1. Though the energy of absent-mindedness and frustration drained me yesterday, it caused me to go to bed early and get a good seven hours sleep.

2. Jan & I get along really well with a sense of each of us making the other one better, and the two of us getting better and better.  We really seem to have been made for each other.

3. It was great running into the three musicians outside of One World, and feeling a special bond or connection you don’t just feel with just anybody.  Their love lifted me up at a low moment.

4. Sold an LP to a great musician who been very helpful to me, despite that this has been one of the worst years of his life.

5. Finished the Open Letter.

6. I’ve never lived in a place where people are as positive as they are here.

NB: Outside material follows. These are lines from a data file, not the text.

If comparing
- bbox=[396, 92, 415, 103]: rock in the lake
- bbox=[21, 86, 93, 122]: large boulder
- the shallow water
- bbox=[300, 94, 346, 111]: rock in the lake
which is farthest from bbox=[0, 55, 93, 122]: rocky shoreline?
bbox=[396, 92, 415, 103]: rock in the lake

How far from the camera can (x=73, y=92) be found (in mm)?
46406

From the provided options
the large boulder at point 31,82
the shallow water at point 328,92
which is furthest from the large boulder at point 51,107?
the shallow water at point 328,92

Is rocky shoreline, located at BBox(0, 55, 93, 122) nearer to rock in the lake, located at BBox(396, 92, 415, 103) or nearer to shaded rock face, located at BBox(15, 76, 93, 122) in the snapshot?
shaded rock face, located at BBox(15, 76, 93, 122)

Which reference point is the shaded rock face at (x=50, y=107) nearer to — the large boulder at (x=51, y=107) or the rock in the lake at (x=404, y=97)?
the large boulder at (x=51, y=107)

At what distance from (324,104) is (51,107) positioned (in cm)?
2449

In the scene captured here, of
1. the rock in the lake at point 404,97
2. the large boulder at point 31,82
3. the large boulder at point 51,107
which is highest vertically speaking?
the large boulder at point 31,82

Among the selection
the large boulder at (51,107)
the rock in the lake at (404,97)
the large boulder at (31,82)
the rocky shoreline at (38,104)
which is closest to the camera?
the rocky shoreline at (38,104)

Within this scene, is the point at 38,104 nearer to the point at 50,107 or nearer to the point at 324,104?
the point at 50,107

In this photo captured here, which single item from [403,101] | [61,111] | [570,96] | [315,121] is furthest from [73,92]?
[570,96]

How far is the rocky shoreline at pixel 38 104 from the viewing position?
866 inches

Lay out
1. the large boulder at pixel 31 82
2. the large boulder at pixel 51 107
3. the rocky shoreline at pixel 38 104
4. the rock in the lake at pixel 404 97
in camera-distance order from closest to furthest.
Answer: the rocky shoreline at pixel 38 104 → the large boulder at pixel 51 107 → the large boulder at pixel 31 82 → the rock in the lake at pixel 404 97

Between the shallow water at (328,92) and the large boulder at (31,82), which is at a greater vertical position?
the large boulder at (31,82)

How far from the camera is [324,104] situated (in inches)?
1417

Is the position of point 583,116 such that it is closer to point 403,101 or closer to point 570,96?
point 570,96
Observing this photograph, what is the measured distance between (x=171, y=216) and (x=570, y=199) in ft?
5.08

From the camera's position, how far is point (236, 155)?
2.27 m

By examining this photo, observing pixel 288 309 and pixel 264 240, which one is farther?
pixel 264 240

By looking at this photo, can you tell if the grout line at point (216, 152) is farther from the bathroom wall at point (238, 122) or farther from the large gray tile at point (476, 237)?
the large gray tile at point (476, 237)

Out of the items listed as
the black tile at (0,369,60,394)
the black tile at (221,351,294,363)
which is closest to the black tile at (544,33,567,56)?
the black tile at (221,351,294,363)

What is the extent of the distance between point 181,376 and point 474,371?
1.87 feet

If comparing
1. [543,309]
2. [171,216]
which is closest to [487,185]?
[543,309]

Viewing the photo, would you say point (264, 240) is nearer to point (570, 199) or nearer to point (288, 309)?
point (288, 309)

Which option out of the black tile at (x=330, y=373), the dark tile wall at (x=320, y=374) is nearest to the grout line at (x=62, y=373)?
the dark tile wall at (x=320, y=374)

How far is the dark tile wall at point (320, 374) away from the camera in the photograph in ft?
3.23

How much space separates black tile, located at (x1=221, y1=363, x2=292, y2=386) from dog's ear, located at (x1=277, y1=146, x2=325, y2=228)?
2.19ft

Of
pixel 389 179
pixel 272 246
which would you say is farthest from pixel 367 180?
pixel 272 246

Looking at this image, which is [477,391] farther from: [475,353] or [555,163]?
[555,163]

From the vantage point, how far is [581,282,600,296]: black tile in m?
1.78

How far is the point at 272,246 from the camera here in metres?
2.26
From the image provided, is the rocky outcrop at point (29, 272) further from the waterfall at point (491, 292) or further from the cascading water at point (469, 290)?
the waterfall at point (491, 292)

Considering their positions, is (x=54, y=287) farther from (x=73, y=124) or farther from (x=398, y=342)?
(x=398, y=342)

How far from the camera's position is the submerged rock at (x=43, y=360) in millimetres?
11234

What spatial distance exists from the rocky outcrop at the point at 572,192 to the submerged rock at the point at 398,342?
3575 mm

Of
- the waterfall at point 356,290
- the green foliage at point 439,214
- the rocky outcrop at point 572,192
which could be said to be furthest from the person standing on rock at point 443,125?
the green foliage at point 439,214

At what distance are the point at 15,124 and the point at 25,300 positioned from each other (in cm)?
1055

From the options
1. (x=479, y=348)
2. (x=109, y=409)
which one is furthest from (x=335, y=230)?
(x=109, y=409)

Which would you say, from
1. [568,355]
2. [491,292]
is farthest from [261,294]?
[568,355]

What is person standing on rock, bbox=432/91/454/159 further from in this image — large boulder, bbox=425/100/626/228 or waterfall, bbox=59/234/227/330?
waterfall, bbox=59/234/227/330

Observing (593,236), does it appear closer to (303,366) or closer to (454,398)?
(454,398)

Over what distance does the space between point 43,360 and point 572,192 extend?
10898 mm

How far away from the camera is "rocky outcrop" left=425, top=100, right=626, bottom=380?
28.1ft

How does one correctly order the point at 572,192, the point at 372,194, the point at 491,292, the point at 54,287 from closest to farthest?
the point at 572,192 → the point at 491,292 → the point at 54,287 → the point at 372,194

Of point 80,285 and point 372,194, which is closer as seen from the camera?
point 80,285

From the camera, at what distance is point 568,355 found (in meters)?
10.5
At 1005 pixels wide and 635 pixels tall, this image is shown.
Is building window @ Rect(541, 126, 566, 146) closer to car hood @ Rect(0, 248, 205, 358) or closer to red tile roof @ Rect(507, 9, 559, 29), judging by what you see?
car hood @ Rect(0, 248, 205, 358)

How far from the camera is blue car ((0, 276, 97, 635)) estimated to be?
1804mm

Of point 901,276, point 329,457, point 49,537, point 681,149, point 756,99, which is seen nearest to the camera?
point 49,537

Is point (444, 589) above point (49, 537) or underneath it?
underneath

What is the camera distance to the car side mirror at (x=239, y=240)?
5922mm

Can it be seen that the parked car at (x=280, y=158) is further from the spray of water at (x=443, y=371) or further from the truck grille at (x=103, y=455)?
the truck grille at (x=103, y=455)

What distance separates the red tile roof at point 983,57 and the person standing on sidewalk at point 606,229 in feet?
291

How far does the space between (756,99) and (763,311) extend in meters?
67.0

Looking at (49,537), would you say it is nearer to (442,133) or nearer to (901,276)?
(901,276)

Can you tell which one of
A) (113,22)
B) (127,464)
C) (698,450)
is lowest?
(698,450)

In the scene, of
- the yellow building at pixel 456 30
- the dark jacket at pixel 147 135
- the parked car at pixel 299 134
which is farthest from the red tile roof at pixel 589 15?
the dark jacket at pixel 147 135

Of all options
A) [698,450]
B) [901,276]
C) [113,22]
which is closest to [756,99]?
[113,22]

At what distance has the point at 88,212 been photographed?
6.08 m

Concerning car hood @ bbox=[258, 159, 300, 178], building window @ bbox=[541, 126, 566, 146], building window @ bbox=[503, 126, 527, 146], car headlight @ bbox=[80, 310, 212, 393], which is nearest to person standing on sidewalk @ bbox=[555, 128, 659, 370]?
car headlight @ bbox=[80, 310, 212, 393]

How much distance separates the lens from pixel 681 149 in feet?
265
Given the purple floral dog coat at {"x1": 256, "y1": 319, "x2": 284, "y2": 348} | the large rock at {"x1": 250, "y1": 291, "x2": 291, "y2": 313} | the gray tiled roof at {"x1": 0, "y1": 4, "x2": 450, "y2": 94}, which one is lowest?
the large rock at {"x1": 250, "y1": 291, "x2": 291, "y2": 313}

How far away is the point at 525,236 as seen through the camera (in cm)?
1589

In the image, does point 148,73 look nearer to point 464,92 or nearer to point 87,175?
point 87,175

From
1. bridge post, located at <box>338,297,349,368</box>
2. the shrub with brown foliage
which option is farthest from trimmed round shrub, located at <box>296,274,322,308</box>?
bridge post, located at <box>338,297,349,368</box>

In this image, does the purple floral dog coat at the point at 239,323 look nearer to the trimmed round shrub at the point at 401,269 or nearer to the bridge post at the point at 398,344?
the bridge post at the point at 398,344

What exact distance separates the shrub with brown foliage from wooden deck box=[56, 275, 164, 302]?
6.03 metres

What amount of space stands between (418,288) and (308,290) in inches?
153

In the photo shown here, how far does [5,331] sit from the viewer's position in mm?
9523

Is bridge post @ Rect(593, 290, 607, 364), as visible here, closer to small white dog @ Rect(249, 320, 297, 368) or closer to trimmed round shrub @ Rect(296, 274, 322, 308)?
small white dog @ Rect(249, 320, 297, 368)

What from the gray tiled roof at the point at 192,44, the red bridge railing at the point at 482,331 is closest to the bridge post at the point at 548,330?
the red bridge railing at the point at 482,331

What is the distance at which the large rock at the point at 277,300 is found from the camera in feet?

7. Danielle had the baby. :)  

8. Touched up The Temple of the Human Race and submitted it to Other Worlds.  Submitted “Classism, Stigma and Mental Health” to Classism Exposed and Street Spirit.  Submitted “The Age of Nevermore” to Street Spirit.

9. It’s really okay for people to think I’m crazy or in some way undesirable or to be avoided.  That way they leave me alone and I can get my work done.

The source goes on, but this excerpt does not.